Volkswagen makes do without the electric supercharger. Instead, the engine depends on trick valve control to direct air into one turbocharger at low revs. Of the two exhaust valves for each cylinder, one of them stays closed until the engine reaches 2200rpm. This directs all of the available exhaust gases to one turbocharger for maximum boost pressure, instead of sharing it across two.

It progressively opens, and from 2700rpm – with exhaust gases in abundant supply – that lazy exhaust valve operates normally, spinning both turbochargers, up to peak power at 4250rpm.

4. It’s also immensely quiet and smooth

While V8s have a long-earned reputation for being wild, rambunctious and bodacious, this high-powered V8 doesn’t sing from the same hymnbook.

Like many of the most modern turbo-diesel engines, complex and high-pressure fuel injection patterns, along with comprehensive sound deadening and variable-geometry turbos, leave the engine being remarkably smooth and quiet, both at idle and under light loads.

Most of the noise comes from induction sounds, as all of that compressed air helps deliver the 900Nm for the gearbox to handle. The exhaust note is relatively demure as well, especially if you’ve ever heard the thousands of 79 Series LandCruisers getting around with an aftermarket exhaust bolted on.

Volkswagen quotes 7.5L/100km on the combined cycle for the Touareg 310TDI, but our driving saw an indicated 9.2L/100km. For the kind of power and refinement you have under your right foot, that’s still pretty impressive.

5. It’s the end of an era

You need to look at this engine as a swansong for big, diesel-powered SUVs from European manufacturers. Companies like Volkswagen, BMW and Audi are exceedingly unlikely to pour the millions of dollars required into a next-generation engine like this one, when electric and electrified powertrains are yearning for expensive, fast-paced development and rollout. The end is nigh, and this might be our last taste of such a delicacy.

And if you want a Touareg of your own, you might want to put your skates on. Volkswagen has secured only a limited number of V8-powered Touaregs for Australia, and is currently attempting to secure more from the Slovakian production line.

With most of the 310TDI vehicles snapped up already, 100 Wolfsburg special-edition variants are scheduled to land between March to June. So they’re not all gone yet, but demand seems to be strong.

6. The perfect engine for a tow rig? There’s a catch

How good would 310kW and 900Nm be for towing a big van around Australia? Bloody good, I’d say.

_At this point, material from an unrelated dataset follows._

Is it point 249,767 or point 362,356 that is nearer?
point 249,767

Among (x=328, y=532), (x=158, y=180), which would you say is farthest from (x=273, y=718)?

And when you consider how comfortable and competent the Touareg 310TDI chassis is with active swaybars, four-wheel steer and air suspension, it seems dreamy.

However, it’s not all roses. Although a 3500kg towing capacity and 6500kg GCM look the goods at a glance, there is the question of a low towball capacity to overcome. With only 240kg of force allowed over the ball, you’ll need to be cunning with your trailer weights and loads to keep everything legal.

That towball mass needs to be included in your 646kg payload as well, leaving only 406kg left over for passengers and gear. It’s doable, but it’s not exactly perfect.

It’s a shame, because the V8 Touareg looks like fine value compared to a 200 Series LandCruiser in top Sahara specification, and could have been a real cat amongst the nomadic grey pigeons.